Following revision hip replacement there is, however, scar tissue around the hip and the surgery is much more extensive than for primary hip surgery. The nerve tissue that formed inside the scar tissue produces severe post-operative pain. This post-operative pain is, however, not in the same category as that of total knee replacement, because during total knee replacement, the joint capsule is not destroyed.

There is very little data available on this, so I will revert to my personal experience and personal opinion. My preferred anesthetic technique to do a combined spinal epidural for these patients as I would for a primary hip replacement with the only difference that I would tend to leave the epidural catheter in as long as possible, while timing the removal of the catheter carefully to fit in with the thrombo-prophylactic plan. I encourage the surgeons to use enoxaparin rather than Coumadin (warfarin), at least for the first three days since a "window of opportunity" can be created to remove the catheter safely. It is however important to plan this removal of the catheter so that we comply with the European, American and other societies' recommendations.

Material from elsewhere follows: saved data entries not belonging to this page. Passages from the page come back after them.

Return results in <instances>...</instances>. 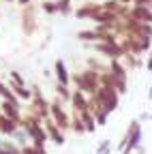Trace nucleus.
<instances>
[{
    "instance_id": "f257e3e1",
    "label": "nucleus",
    "mask_w": 152,
    "mask_h": 154,
    "mask_svg": "<svg viewBox=\"0 0 152 154\" xmlns=\"http://www.w3.org/2000/svg\"><path fill=\"white\" fill-rule=\"evenodd\" d=\"M137 146H141V124L137 120H133L126 135H124V139H122V143H120V152L131 154L133 150H137Z\"/></svg>"
},
{
    "instance_id": "f03ea898",
    "label": "nucleus",
    "mask_w": 152,
    "mask_h": 154,
    "mask_svg": "<svg viewBox=\"0 0 152 154\" xmlns=\"http://www.w3.org/2000/svg\"><path fill=\"white\" fill-rule=\"evenodd\" d=\"M49 116H51V122H54L56 126H58L60 131L71 128V118L67 116V111L60 107V103H58V101L49 105Z\"/></svg>"
},
{
    "instance_id": "7ed1b4c3",
    "label": "nucleus",
    "mask_w": 152,
    "mask_h": 154,
    "mask_svg": "<svg viewBox=\"0 0 152 154\" xmlns=\"http://www.w3.org/2000/svg\"><path fill=\"white\" fill-rule=\"evenodd\" d=\"M129 19H135L139 24H152V11L150 7H133L129 11Z\"/></svg>"
},
{
    "instance_id": "20e7f679",
    "label": "nucleus",
    "mask_w": 152,
    "mask_h": 154,
    "mask_svg": "<svg viewBox=\"0 0 152 154\" xmlns=\"http://www.w3.org/2000/svg\"><path fill=\"white\" fill-rule=\"evenodd\" d=\"M97 49L99 51H103V54H107L109 58H113V60H116V58H120L124 51H122V47L116 43V41H101L99 45H97Z\"/></svg>"
},
{
    "instance_id": "39448f33",
    "label": "nucleus",
    "mask_w": 152,
    "mask_h": 154,
    "mask_svg": "<svg viewBox=\"0 0 152 154\" xmlns=\"http://www.w3.org/2000/svg\"><path fill=\"white\" fill-rule=\"evenodd\" d=\"M45 133H47V137H51V141H54L56 146H64V135H62V131H60L58 126H56V124L51 122V118H47Z\"/></svg>"
},
{
    "instance_id": "423d86ee",
    "label": "nucleus",
    "mask_w": 152,
    "mask_h": 154,
    "mask_svg": "<svg viewBox=\"0 0 152 154\" xmlns=\"http://www.w3.org/2000/svg\"><path fill=\"white\" fill-rule=\"evenodd\" d=\"M2 116H7V118H9V120H13L15 124H22V113H20V107L13 105V103L2 101Z\"/></svg>"
},
{
    "instance_id": "0eeeda50",
    "label": "nucleus",
    "mask_w": 152,
    "mask_h": 154,
    "mask_svg": "<svg viewBox=\"0 0 152 154\" xmlns=\"http://www.w3.org/2000/svg\"><path fill=\"white\" fill-rule=\"evenodd\" d=\"M54 71H56V77H58V86H69V73H67V64H64V60L62 58H58L56 60V64H54Z\"/></svg>"
},
{
    "instance_id": "6e6552de",
    "label": "nucleus",
    "mask_w": 152,
    "mask_h": 154,
    "mask_svg": "<svg viewBox=\"0 0 152 154\" xmlns=\"http://www.w3.org/2000/svg\"><path fill=\"white\" fill-rule=\"evenodd\" d=\"M71 101H73V105H75V113H77V111H88V101H86V94H84V92L75 90V92L71 94Z\"/></svg>"
},
{
    "instance_id": "1a4fd4ad",
    "label": "nucleus",
    "mask_w": 152,
    "mask_h": 154,
    "mask_svg": "<svg viewBox=\"0 0 152 154\" xmlns=\"http://www.w3.org/2000/svg\"><path fill=\"white\" fill-rule=\"evenodd\" d=\"M17 128H20V126H17L13 120H9L7 116L0 113V133H5V135H9V137H11V135H13Z\"/></svg>"
},
{
    "instance_id": "9d476101",
    "label": "nucleus",
    "mask_w": 152,
    "mask_h": 154,
    "mask_svg": "<svg viewBox=\"0 0 152 154\" xmlns=\"http://www.w3.org/2000/svg\"><path fill=\"white\" fill-rule=\"evenodd\" d=\"M77 116H79L82 122H84L86 133H94V131H97V122H94V118H92V113H90V111H79Z\"/></svg>"
},
{
    "instance_id": "9b49d317",
    "label": "nucleus",
    "mask_w": 152,
    "mask_h": 154,
    "mask_svg": "<svg viewBox=\"0 0 152 154\" xmlns=\"http://www.w3.org/2000/svg\"><path fill=\"white\" fill-rule=\"evenodd\" d=\"M0 96H2V99H5L7 103H13V105H17V107H20V103H17L15 94L11 92V88H9V86H5L2 82H0Z\"/></svg>"
},
{
    "instance_id": "f8f14e48",
    "label": "nucleus",
    "mask_w": 152,
    "mask_h": 154,
    "mask_svg": "<svg viewBox=\"0 0 152 154\" xmlns=\"http://www.w3.org/2000/svg\"><path fill=\"white\" fill-rule=\"evenodd\" d=\"M97 11H99V5H84L82 9H77V17L86 19V17H92Z\"/></svg>"
},
{
    "instance_id": "ddd939ff",
    "label": "nucleus",
    "mask_w": 152,
    "mask_h": 154,
    "mask_svg": "<svg viewBox=\"0 0 152 154\" xmlns=\"http://www.w3.org/2000/svg\"><path fill=\"white\" fill-rule=\"evenodd\" d=\"M11 137H13V139L17 141V146H22V148H24V146H26V139H28V135H26V131H24V128L20 126V128H17V131H15V133L11 135Z\"/></svg>"
},
{
    "instance_id": "4468645a",
    "label": "nucleus",
    "mask_w": 152,
    "mask_h": 154,
    "mask_svg": "<svg viewBox=\"0 0 152 154\" xmlns=\"http://www.w3.org/2000/svg\"><path fill=\"white\" fill-rule=\"evenodd\" d=\"M71 128H73L75 133H77V135H82V133H86V128H84V122H82V118H79V116H77V113H75V118L71 120Z\"/></svg>"
},
{
    "instance_id": "2eb2a0df",
    "label": "nucleus",
    "mask_w": 152,
    "mask_h": 154,
    "mask_svg": "<svg viewBox=\"0 0 152 154\" xmlns=\"http://www.w3.org/2000/svg\"><path fill=\"white\" fill-rule=\"evenodd\" d=\"M56 9L62 15H69L71 13V0H56Z\"/></svg>"
},
{
    "instance_id": "dca6fc26",
    "label": "nucleus",
    "mask_w": 152,
    "mask_h": 154,
    "mask_svg": "<svg viewBox=\"0 0 152 154\" xmlns=\"http://www.w3.org/2000/svg\"><path fill=\"white\" fill-rule=\"evenodd\" d=\"M0 148H2L7 154H22V150L17 148L15 143H11V141H0Z\"/></svg>"
},
{
    "instance_id": "f3484780",
    "label": "nucleus",
    "mask_w": 152,
    "mask_h": 154,
    "mask_svg": "<svg viewBox=\"0 0 152 154\" xmlns=\"http://www.w3.org/2000/svg\"><path fill=\"white\" fill-rule=\"evenodd\" d=\"M107 152H111V141L109 139H103L97 148H94V154H107Z\"/></svg>"
},
{
    "instance_id": "a211bd4d",
    "label": "nucleus",
    "mask_w": 152,
    "mask_h": 154,
    "mask_svg": "<svg viewBox=\"0 0 152 154\" xmlns=\"http://www.w3.org/2000/svg\"><path fill=\"white\" fill-rule=\"evenodd\" d=\"M41 7H43V11H45V13H49V15L58 13V9H56V2H51V0H45Z\"/></svg>"
},
{
    "instance_id": "6ab92c4d",
    "label": "nucleus",
    "mask_w": 152,
    "mask_h": 154,
    "mask_svg": "<svg viewBox=\"0 0 152 154\" xmlns=\"http://www.w3.org/2000/svg\"><path fill=\"white\" fill-rule=\"evenodd\" d=\"M58 94L62 96L64 101H71V92H69V88H67V86H58Z\"/></svg>"
},
{
    "instance_id": "aec40b11",
    "label": "nucleus",
    "mask_w": 152,
    "mask_h": 154,
    "mask_svg": "<svg viewBox=\"0 0 152 154\" xmlns=\"http://www.w3.org/2000/svg\"><path fill=\"white\" fill-rule=\"evenodd\" d=\"M146 120H152V118H150V113H148V111H144V113H139V118H137V122L141 124V122H146Z\"/></svg>"
},
{
    "instance_id": "412c9836",
    "label": "nucleus",
    "mask_w": 152,
    "mask_h": 154,
    "mask_svg": "<svg viewBox=\"0 0 152 154\" xmlns=\"http://www.w3.org/2000/svg\"><path fill=\"white\" fill-rule=\"evenodd\" d=\"M146 69L152 71V49H150V58H148V62H146Z\"/></svg>"
},
{
    "instance_id": "4be33fe9",
    "label": "nucleus",
    "mask_w": 152,
    "mask_h": 154,
    "mask_svg": "<svg viewBox=\"0 0 152 154\" xmlns=\"http://www.w3.org/2000/svg\"><path fill=\"white\" fill-rule=\"evenodd\" d=\"M137 154H146V148L144 146H137Z\"/></svg>"
},
{
    "instance_id": "5701e85b",
    "label": "nucleus",
    "mask_w": 152,
    "mask_h": 154,
    "mask_svg": "<svg viewBox=\"0 0 152 154\" xmlns=\"http://www.w3.org/2000/svg\"><path fill=\"white\" fill-rule=\"evenodd\" d=\"M17 2H20V5H28V2H30V0H17Z\"/></svg>"
},
{
    "instance_id": "b1692460",
    "label": "nucleus",
    "mask_w": 152,
    "mask_h": 154,
    "mask_svg": "<svg viewBox=\"0 0 152 154\" xmlns=\"http://www.w3.org/2000/svg\"><path fill=\"white\" fill-rule=\"evenodd\" d=\"M148 101H152V88H150V92H148Z\"/></svg>"
},
{
    "instance_id": "393cba45",
    "label": "nucleus",
    "mask_w": 152,
    "mask_h": 154,
    "mask_svg": "<svg viewBox=\"0 0 152 154\" xmlns=\"http://www.w3.org/2000/svg\"><path fill=\"white\" fill-rule=\"evenodd\" d=\"M0 154H7V152H5V150H2V148H0Z\"/></svg>"
},
{
    "instance_id": "a878e982",
    "label": "nucleus",
    "mask_w": 152,
    "mask_h": 154,
    "mask_svg": "<svg viewBox=\"0 0 152 154\" xmlns=\"http://www.w3.org/2000/svg\"><path fill=\"white\" fill-rule=\"evenodd\" d=\"M107 154H111V152H107Z\"/></svg>"
}]
</instances>
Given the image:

Please feel free to ask any further question to any of the experts that are listed on the home page of the website, httt://www.RAEducation.com.

Kind regards,

André Boezaart
Question:
What type of block do you use for hip surgery?
Answer:
There is a marked difference between primary hip surgery and revision hip surgery. During primary hip surgery the joint and joint capsule are removed, thus in fact denervating the hip. There is therefore remarkable little postoperative pain following primary hip surgery. This is not the case with revision hip replacement. Lumbar plexus catheters and epidural catheters are both effective means of providing hip analgesia, when anti-coagulation is not an issue. The technique I use for primary and revision total hip arthroplasty is combined spinal epidural anesthesia for the surgery and postoperative period. I leave the catheter in overnight and remove it the next morning before the warferin had a chance to take effect. Lumbar paravertebral is usually and "overkill" for primary hip replacement.
Question:
What is your practice for hip fractures in the elderly?
Answer:
These patients are most often at their best just before the injury. From there they go downhill fast. So, I try to do their surgery as soon as possible. Ideally I place a femoral nerve catheter as soon as I can. The ER is the ideal place for this. This takes pain out of the equation and X-rays etc easier. When the patient reaches the OR, I place them on their sides, lying on the fracture, which is now pain free due to the femoral block, and I do a unilateral spinal with 1 mL heavy bupivacaine. This has about no hemodynamic implications and almost no patient is to sick to do like this. Remember to tunnel the femoral catheter away from the hip where the surgeon has to do his magic.